TELEVİZYON habercilerinin pek sevdiği jargonla ifade edersek, “yağmur gibi yağan, bomba gibi patlayan, can yakan ve can sıkan” olaylarla dolu bir hafta sonu yaşadık.
Cumartesi günü yapılan Demokrat Parti Büyük Kongresi’nde Hüsamettin Cindoruk’un genel başkan seçilmesi “iyi oldu” derken, ardından gelen GİK listesini görenler “hayal kırıklığına” uğradı.
Aynı günün gecesinde bardağın dolu tarafından bakarsak “buruk bir sevinç”, boş tarafından bakıldığında da, yine “hayal kırıklığı” yaşandı.
Hadise’nin dördüncülüğü, beklenen hadiseyi yaratmadı.
Ülkelerin gittikçe ciddiye aldığı Eurovision Şarkı Yarışması, artık ciddi bir yapılanmaya kavuşmalı.
Türkiye önermeli meselâ:
“Halkoyu puanlamada yine yüzde 50 etkili olsun ama diğer tarafta da ülke jürileri değil, her ülkenin müzik alanındaki en yetkin ve şöhretli temsilcilerinden oluşacak uluslararası büyük jüri yer alsın.”
* * *
Pazar günü, “sakıncalı bir miting” vardı Ankara’da.
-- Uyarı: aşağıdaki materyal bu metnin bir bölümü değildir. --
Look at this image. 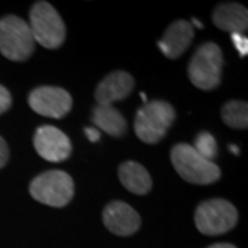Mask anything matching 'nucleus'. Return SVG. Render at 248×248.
<instances>
[{"label":"nucleus","mask_w":248,"mask_h":248,"mask_svg":"<svg viewBox=\"0 0 248 248\" xmlns=\"http://www.w3.org/2000/svg\"><path fill=\"white\" fill-rule=\"evenodd\" d=\"M214 24L221 31L244 35L248 28V11L239 3H222L214 10Z\"/></svg>","instance_id":"13"},{"label":"nucleus","mask_w":248,"mask_h":248,"mask_svg":"<svg viewBox=\"0 0 248 248\" xmlns=\"http://www.w3.org/2000/svg\"><path fill=\"white\" fill-rule=\"evenodd\" d=\"M102 219L109 232L117 236H131L141 226V217L130 204L112 202L105 207Z\"/></svg>","instance_id":"10"},{"label":"nucleus","mask_w":248,"mask_h":248,"mask_svg":"<svg viewBox=\"0 0 248 248\" xmlns=\"http://www.w3.org/2000/svg\"><path fill=\"white\" fill-rule=\"evenodd\" d=\"M11 102H13V98H11L10 91L0 84V115L9 110L11 108Z\"/></svg>","instance_id":"18"},{"label":"nucleus","mask_w":248,"mask_h":248,"mask_svg":"<svg viewBox=\"0 0 248 248\" xmlns=\"http://www.w3.org/2000/svg\"><path fill=\"white\" fill-rule=\"evenodd\" d=\"M229 149H231V152H233V153L239 155V148H237L236 145H231V146H229Z\"/></svg>","instance_id":"23"},{"label":"nucleus","mask_w":248,"mask_h":248,"mask_svg":"<svg viewBox=\"0 0 248 248\" xmlns=\"http://www.w3.org/2000/svg\"><path fill=\"white\" fill-rule=\"evenodd\" d=\"M28 25L35 42L45 48L55 50L65 40V24L58 11L47 1H37L32 6Z\"/></svg>","instance_id":"3"},{"label":"nucleus","mask_w":248,"mask_h":248,"mask_svg":"<svg viewBox=\"0 0 248 248\" xmlns=\"http://www.w3.org/2000/svg\"><path fill=\"white\" fill-rule=\"evenodd\" d=\"M192 21H193V24H195L196 27H199V29H202V28H203V24H202V22H199L197 19H192Z\"/></svg>","instance_id":"24"},{"label":"nucleus","mask_w":248,"mask_h":248,"mask_svg":"<svg viewBox=\"0 0 248 248\" xmlns=\"http://www.w3.org/2000/svg\"><path fill=\"white\" fill-rule=\"evenodd\" d=\"M9 146H7L6 141L0 137V169H3L6 166V163L9 161Z\"/></svg>","instance_id":"20"},{"label":"nucleus","mask_w":248,"mask_h":248,"mask_svg":"<svg viewBox=\"0 0 248 248\" xmlns=\"http://www.w3.org/2000/svg\"><path fill=\"white\" fill-rule=\"evenodd\" d=\"M207 248H237L236 246H233V244H229V243H218V244H213V246H210V247Z\"/></svg>","instance_id":"22"},{"label":"nucleus","mask_w":248,"mask_h":248,"mask_svg":"<svg viewBox=\"0 0 248 248\" xmlns=\"http://www.w3.org/2000/svg\"><path fill=\"white\" fill-rule=\"evenodd\" d=\"M93 123L112 137H122L127 130L123 115L112 105H97L93 109Z\"/></svg>","instance_id":"15"},{"label":"nucleus","mask_w":248,"mask_h":248,"mask_svg":"<svg viewBox=\"0 0 248 248\" xmlns=\"http://www.w3.org/2000/svg\"><path fill=\"white\" fill-rule=\"evenodd\" d=\"M193 36L195 32L192 24L185 19H179L167 28L163 37L160 39L159 48L167 58L175 60L187 50L193 40Z\"/></svg>","instance_id":"12"},{"label":"nucleus","mask_w":248,"mask_h":248,"mask_svg":"<svg viewBox=\"0 0 248 248\" xmlns=\"http://www.w3.org/2000/svg\"><path fill=\"white\" fill-rule=\"evenodd\" d=\"M232 40L236 46V48L239 50L240 55H247L248 53V40L246 35H240V33H232Z\"/></svg>","instance_id":"19"},{"label":"nucleus","mask_w":248,"mask_h":248,"mask_svg":"<svg viewBox=\"0 0 248 248\" xmlns=\"http://www.w3.org/2000/svg\"><path fill=\"white\" fill-rule=\"evenodd\" d=\"M223 57L219 46L207 42L197 48L187 66L192 84L200 90H213L219 86Z\"/></svg>","instance_id":"6"},{"label":"nucleus","mask_w":248,"mask_h":248,"mask_svg":"<svg viewBox=\"0 0 248 248\" xmlns=\"http://www.w3.org/2000/svg\"><path fill=\"white\" fill-rule=\"evenodd\" d=\"M134 90V79L130 73L116 71L109 73L99 81L95 89V99L98 105H112L116 101L124 99Z\"/></svg>","instance_id":"11"},{"label":"nucleus","mask_w":248,"mask_h":248,"mask_svg":"<svg viewBox=\"0 0 248 248\" xmlns=\"http://www.w3.org/2000/svg\"><path fill=\"white\" fill-rule=\"evenodd\" d=\"M35 43L27 21L17 16L0 19V53L10 61H27L35 51Z\"/></svg>","instance_id":"4"},{"label":"nucleus","mask_w":248,"mask_h":248,"mask_svg":"<svg viewBox=\"0 0 248 248\" xmlns=\"http://www.w3.org/2000/svg\"><path fill=\"white\" fill-rule=\"evenodd\" d=\"M84 133H86L87 138H89L91 142H97L99 141V138H101L99 130H97V128H93V127H87V128L84 130Z\"/></svg>","instance_id":"21"},{"label":"nucleus","mask_w":248,"mask_h":248,"mask_svg":"<svg viewBox=\"0 0 248 248\" xmlns=\"http://www.w3.org/2000/svg\"><path fill=\"white\" fill-rule=\"evenodd\" d=\"M31 109L39 115L61 119L72 109V97L66 90L54 86H42L35 89L28 98Z\"/></svg>","instance_id":"8"},{"label":"nucleus","mask_w":248,"mask_h":248,"mask_svg":"<svg viewBox=\"0 0 248 248\" xmlns=\"http://www.w3.org/2000/svg\"><path fill=\"white\" fill-rule=\"evenodd\" d=\"M193 148H195L196 152L200 156H203L204 159L210 160V161L215 160L217 155H218L217 141H215V138H214L213 135L210 133H207V131H203V133H200L196 137L195 146Z\"/></svg>","instance_id":"17"},{"label":"nucleus","mask_w":248,"mask_h":248,"mask_svg":"<svg viewBox=\"0 0 248 248\" xmlns=\"http://www.w3.org/2000/svg\"><path fill=\"white\" fill-rule=\"evenodd\" d=\"M171 163L181 177L189 184L210 185L221 178L219 167L200 156L193 146L178 143L171 151Z\"/></svg>","instance_id":"1"},{"label":"nucleus","mask_w":248,"mask_h":248,"mask_svg":"<svg viewBox=\"0 0 248 248\" xmlns=\"http://www.w3.org/2000/svg\"><path fill=\"white\" fill-rule=\"evenodd\" d=\"M33 145L39 156L51 163L66 160L72 153V143L68 135L53 125H42L36 130Z\"/></svg>","instance_id":"9"},{"label":"nucleus","mask_w":248,"mask_h":248,"mask_svg":"<svg viewBox=\"0 0 248 248\" xmlns=\"http://www.w3.org/2000/svg\"><path fill=\"white\" fill-rule=\"evenodd\" d=\"M175 109L166 101H152L137 112L134 130L145 143H157L175 120Z\"/></svg>","instance_id":"2"},{"label":"nucleus","mask_w":248,"mask_h":248,"mask_svg":"<svg viewBox=\"0 0 248 248\" xmlns=\"http://www.w3.org/2000/svg\"><path fill=\"white\" fill-rule=\"evenodd\" d=\"M119 179L134 195H146L152 189V178L142 164L128 160L119 167Z\"/></svg>","instance_id":"14"},{"label":"nucleus","mask_w":248,"mask_h":248,"mask_svg":"<svg viewBox=\"0 0 248 248\" xmlns=\"http://www.w3.org/2000/svg\"><path fill=\"white\" fill-rule=\"evenodd\" d=\"M29 193L39 203L50 207H65L75 193V184L69 174L61 170H50L31 182Z\"/></svg>","instance_id":"5"},{"label":"nucleus","mask_w":248,"mask_h":248,"mask_svg":"<svg viewBox=\"0 0 248 248\" xmlns=\"http://www.w3.org/2000/svg\"><path fill=\"white\" fill-rule=\"evenodd\" d=\"M236 207L223 199H211L197 205L195 223L203 234L217 236L232 231L237 223Z\"/></svg>","instance_id":"7"},{"label":"nucleus","mask_w":248,"mask_h":248,"mask_svg":"<svg viewBox=\"0 0 248 248\" xmlns=\"http://www.w3.org/2000/svg\"><path fill=\"white\" fill-rule=\"evenodd\" d=\"M222 120L232 128L246 130L248 125V107L244 101H229L221 110Z\"/></svg>","instance_id":"16"}]
</instances>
Haber alma ihtiyacı ile önce televizyon kumandasına davrandım ama...
Dağları bekleyen korku ovaya inmiş, televizyon kanallarını sarmıştı!
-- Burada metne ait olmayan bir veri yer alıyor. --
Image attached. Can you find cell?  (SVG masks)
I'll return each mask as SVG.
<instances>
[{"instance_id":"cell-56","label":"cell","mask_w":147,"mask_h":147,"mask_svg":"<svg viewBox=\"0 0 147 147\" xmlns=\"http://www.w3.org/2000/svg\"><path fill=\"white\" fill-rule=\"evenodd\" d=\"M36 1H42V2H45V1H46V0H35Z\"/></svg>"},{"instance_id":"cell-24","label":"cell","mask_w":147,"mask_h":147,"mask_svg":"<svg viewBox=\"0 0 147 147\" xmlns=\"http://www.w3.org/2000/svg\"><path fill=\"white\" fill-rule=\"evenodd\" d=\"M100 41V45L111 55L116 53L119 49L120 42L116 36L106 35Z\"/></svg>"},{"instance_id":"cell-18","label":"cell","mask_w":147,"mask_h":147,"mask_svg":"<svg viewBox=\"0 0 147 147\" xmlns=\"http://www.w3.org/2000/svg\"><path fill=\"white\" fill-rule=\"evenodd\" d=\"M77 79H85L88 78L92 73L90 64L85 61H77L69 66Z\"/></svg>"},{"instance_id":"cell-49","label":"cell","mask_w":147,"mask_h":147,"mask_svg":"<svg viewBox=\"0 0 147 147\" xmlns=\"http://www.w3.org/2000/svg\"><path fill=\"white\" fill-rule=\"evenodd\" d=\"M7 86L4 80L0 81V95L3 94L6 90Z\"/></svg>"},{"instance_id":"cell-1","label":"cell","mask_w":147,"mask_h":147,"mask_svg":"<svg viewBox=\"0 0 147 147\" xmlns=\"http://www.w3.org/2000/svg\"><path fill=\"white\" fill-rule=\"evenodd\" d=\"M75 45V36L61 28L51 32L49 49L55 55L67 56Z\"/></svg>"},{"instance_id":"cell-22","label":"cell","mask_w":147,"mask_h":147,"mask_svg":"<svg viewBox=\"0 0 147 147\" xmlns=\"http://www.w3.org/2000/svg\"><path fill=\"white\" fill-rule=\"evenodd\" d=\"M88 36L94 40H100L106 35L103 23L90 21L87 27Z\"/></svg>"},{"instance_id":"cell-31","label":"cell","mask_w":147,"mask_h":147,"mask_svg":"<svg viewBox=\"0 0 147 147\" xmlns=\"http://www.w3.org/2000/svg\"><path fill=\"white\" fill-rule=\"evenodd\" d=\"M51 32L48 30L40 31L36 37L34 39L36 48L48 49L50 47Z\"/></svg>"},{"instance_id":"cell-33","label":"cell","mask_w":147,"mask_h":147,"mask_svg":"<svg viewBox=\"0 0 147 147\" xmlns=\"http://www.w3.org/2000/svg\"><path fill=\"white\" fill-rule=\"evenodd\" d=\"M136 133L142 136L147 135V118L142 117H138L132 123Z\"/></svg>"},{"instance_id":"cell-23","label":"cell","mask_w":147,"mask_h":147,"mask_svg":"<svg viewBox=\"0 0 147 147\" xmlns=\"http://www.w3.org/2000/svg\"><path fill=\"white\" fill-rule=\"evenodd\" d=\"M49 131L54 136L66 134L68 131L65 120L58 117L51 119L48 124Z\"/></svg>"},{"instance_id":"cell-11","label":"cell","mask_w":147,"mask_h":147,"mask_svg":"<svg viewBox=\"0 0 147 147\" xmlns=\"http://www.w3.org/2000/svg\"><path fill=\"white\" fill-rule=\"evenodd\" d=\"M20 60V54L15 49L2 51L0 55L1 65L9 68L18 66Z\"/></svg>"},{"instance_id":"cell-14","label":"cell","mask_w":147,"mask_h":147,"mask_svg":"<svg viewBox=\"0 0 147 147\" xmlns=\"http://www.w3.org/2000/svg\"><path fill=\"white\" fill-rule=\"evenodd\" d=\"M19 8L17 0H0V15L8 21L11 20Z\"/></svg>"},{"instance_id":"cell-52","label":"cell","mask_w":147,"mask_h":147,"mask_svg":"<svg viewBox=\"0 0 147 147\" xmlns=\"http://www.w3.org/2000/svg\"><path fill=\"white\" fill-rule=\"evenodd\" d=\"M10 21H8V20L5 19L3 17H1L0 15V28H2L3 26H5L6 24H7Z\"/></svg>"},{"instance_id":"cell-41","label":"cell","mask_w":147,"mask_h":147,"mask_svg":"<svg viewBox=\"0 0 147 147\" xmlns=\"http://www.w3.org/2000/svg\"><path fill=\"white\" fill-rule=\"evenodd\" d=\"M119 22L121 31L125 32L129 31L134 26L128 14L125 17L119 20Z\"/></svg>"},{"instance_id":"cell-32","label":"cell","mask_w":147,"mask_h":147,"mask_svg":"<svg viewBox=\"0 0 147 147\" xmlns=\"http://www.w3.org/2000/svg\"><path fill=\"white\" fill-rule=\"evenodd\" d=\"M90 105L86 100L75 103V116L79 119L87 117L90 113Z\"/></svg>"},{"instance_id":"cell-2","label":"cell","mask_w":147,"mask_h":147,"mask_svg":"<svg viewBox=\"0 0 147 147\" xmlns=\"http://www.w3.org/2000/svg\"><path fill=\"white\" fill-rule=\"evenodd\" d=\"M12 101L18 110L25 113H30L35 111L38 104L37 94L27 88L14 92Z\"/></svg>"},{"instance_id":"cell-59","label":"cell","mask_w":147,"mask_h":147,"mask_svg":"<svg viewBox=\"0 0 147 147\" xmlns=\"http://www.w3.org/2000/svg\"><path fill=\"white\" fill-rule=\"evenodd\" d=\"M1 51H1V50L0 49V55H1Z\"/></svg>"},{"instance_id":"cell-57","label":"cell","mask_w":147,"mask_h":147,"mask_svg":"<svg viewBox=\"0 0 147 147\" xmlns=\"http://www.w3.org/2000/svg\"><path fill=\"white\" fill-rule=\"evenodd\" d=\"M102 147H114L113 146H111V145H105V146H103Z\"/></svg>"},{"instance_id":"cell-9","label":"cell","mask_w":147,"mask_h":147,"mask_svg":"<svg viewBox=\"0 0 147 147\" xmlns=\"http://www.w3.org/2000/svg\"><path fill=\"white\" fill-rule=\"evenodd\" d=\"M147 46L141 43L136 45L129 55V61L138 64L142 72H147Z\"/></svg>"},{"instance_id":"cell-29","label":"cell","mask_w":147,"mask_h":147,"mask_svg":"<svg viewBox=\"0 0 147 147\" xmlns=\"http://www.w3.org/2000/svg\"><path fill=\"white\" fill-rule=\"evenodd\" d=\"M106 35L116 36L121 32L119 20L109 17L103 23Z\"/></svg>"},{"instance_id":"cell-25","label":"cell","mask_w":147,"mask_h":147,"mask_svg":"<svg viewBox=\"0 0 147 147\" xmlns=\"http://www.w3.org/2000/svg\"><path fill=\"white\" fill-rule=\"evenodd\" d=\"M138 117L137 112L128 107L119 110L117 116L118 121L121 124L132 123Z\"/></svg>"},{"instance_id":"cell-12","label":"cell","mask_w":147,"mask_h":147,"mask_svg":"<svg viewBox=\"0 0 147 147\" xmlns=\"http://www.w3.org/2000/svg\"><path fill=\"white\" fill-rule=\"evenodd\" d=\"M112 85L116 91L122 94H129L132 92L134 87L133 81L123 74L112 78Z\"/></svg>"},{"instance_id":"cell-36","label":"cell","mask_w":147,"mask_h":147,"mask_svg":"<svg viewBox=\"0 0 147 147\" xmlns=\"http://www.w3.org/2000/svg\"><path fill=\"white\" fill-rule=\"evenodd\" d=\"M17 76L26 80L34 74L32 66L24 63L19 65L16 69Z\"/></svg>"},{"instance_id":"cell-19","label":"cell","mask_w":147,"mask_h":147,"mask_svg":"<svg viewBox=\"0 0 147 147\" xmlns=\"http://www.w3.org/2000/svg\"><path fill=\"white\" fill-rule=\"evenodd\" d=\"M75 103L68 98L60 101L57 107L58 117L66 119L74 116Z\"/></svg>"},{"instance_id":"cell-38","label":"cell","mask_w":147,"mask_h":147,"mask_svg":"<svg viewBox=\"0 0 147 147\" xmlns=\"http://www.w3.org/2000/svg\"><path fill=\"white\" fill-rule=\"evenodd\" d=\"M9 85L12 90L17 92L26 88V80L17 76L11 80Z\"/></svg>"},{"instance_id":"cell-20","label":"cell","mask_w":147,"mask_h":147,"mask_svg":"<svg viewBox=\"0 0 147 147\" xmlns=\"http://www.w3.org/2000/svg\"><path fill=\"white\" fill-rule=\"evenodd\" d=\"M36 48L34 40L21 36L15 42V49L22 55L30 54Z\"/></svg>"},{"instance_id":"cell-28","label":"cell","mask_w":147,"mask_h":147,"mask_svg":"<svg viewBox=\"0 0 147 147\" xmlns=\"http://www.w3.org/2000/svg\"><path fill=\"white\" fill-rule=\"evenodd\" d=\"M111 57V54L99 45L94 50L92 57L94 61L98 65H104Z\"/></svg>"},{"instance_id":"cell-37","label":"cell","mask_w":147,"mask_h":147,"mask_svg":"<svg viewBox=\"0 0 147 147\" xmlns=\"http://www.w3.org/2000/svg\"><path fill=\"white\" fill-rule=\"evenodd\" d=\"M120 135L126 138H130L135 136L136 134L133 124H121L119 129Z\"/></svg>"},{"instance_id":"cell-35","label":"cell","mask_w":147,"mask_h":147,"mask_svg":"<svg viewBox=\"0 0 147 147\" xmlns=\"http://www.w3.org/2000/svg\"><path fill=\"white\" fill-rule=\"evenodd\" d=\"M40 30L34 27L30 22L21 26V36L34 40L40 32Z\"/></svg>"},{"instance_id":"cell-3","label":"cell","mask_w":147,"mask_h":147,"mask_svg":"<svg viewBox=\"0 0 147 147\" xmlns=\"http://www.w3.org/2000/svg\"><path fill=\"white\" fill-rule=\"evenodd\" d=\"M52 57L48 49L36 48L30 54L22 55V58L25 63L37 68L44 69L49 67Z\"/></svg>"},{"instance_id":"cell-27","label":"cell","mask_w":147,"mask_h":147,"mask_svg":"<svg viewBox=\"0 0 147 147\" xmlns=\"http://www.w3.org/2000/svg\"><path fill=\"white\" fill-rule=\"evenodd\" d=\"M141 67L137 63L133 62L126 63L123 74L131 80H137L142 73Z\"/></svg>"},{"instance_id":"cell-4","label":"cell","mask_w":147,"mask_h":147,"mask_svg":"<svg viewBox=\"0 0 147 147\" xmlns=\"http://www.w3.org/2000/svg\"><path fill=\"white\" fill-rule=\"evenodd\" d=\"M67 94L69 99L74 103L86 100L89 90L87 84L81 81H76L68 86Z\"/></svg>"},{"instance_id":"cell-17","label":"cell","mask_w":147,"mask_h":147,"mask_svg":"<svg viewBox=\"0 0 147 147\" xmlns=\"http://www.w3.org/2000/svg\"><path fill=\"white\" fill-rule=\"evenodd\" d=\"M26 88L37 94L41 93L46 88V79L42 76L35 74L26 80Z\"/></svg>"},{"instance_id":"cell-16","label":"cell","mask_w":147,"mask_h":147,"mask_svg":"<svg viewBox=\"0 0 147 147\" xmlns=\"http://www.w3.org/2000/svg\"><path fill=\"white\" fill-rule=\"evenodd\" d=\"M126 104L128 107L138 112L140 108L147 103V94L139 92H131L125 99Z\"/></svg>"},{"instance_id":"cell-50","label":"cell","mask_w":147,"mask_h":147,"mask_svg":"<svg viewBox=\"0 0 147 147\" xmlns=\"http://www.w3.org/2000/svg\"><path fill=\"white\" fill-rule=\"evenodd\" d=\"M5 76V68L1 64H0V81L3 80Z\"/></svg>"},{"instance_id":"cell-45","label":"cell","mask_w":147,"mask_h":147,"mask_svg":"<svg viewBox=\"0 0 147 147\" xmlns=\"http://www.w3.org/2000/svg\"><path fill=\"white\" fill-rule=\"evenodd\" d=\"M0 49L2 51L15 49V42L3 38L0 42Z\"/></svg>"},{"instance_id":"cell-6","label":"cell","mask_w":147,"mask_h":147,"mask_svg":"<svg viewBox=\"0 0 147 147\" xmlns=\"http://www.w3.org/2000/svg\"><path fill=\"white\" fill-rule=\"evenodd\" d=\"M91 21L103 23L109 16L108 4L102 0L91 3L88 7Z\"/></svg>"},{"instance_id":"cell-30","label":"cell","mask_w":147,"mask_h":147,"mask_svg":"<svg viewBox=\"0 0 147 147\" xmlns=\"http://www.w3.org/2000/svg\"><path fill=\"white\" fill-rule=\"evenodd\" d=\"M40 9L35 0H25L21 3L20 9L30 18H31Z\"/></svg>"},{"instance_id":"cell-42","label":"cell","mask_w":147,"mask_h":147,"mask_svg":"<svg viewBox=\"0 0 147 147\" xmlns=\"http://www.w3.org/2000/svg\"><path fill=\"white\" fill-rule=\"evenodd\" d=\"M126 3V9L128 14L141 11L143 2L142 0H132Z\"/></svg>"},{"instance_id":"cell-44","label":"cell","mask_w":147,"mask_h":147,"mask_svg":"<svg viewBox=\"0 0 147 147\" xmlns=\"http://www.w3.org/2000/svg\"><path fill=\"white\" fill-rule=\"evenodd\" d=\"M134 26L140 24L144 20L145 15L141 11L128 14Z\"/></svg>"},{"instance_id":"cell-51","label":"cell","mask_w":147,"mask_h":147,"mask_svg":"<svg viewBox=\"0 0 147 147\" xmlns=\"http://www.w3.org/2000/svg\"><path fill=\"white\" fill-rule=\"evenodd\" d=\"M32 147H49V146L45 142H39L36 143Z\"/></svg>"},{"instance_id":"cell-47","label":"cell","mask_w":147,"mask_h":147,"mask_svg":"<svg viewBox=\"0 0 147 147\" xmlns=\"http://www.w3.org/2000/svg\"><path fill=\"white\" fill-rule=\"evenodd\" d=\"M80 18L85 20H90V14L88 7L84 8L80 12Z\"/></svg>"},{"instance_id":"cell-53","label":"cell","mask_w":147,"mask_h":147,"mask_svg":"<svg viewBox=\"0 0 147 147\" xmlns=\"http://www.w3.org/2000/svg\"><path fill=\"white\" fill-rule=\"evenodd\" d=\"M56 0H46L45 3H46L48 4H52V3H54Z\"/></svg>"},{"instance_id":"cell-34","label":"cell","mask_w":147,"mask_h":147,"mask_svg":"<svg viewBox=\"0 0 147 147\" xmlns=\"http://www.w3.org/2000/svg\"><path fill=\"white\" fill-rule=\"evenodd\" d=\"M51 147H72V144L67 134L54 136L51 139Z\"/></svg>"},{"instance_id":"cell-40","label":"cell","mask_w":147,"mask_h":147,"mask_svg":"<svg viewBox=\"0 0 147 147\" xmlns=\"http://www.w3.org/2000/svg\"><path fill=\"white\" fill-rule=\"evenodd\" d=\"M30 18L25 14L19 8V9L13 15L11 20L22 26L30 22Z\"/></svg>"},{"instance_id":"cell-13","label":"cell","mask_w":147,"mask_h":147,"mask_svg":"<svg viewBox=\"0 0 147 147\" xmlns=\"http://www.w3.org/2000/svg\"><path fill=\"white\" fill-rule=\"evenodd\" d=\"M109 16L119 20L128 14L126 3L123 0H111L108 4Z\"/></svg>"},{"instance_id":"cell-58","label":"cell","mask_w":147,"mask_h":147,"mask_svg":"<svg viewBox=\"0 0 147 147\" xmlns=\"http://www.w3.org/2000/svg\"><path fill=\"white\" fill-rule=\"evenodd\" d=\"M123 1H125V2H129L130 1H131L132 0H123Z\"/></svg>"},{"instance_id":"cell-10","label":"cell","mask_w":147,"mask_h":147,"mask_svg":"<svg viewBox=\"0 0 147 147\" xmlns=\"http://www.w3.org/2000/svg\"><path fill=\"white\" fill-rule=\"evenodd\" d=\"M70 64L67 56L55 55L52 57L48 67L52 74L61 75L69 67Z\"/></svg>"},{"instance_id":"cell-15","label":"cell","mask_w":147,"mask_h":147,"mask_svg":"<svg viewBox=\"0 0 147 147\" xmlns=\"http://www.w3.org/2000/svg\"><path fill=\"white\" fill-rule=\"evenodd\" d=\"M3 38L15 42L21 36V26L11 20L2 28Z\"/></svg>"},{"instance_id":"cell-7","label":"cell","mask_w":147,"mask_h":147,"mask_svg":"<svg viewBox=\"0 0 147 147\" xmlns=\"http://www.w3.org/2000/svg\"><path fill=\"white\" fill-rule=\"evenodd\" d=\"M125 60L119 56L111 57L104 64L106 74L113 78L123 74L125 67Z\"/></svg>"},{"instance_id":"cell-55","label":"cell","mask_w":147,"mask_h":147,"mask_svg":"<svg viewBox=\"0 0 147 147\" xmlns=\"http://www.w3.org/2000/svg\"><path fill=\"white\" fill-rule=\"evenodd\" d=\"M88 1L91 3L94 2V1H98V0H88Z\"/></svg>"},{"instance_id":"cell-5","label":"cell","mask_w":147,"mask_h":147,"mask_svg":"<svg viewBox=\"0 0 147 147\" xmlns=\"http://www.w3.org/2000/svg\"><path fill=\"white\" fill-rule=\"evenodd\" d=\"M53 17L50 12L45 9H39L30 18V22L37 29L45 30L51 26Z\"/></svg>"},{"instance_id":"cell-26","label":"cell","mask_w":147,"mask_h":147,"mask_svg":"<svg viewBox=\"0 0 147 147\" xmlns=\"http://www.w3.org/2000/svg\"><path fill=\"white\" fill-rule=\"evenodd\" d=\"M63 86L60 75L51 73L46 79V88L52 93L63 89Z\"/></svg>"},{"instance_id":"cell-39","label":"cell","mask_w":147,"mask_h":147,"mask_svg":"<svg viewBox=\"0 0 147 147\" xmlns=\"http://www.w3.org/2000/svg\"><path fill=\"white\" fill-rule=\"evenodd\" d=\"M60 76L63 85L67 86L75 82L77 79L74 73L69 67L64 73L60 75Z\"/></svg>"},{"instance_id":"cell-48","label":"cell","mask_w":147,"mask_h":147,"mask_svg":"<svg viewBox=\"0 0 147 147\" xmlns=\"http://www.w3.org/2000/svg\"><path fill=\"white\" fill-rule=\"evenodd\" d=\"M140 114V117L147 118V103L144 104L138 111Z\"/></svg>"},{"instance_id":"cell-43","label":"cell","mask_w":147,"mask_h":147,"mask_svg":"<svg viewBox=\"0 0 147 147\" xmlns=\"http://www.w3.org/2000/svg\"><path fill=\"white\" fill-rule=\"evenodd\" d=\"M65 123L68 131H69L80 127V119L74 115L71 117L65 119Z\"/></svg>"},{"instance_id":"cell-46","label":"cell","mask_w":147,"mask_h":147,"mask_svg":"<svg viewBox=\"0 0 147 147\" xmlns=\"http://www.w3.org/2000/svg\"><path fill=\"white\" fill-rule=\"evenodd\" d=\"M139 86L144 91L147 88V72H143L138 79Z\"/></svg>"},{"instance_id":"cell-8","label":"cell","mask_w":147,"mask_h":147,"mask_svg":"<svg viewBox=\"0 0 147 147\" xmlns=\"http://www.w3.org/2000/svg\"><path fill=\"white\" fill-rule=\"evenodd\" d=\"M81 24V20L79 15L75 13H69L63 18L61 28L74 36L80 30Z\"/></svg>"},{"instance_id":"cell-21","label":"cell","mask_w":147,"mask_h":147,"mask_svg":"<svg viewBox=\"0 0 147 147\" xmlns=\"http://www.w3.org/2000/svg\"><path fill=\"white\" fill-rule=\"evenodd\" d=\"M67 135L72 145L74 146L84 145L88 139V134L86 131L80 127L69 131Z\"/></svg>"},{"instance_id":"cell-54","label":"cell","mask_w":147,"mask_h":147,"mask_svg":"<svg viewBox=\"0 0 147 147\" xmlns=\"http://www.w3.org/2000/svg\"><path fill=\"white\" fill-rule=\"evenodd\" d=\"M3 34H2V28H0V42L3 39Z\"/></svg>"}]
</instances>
Bu kez sanal âlemde tur atarken, bir gazetenin sitesinde gördüğüm başlığa inanamadım:
“ETÖ mitingine katılan ilginç isimler ”
İnsaf.
Mahkemenin yasak koyduğu bir tanımı, yasal bir mitinge yakıştırma çabası; ne gazetecilik etiği ile ne de insan onuru ile bağdaşır!
Bir yandan da DSP Kurultayı’nda yaşanan kargaşadaydı aklım.
Doğrusu aklım almıyordu:
Bülent Ecevit’in hatırasına, düşmanından beklenmeyen bir zararı; Rahşan Hanım acaba neden vermişti?
Yine akşam oldu ve son bir umutla Karşıyaka - Kasımpaşa maçını izlemeye koyulduk.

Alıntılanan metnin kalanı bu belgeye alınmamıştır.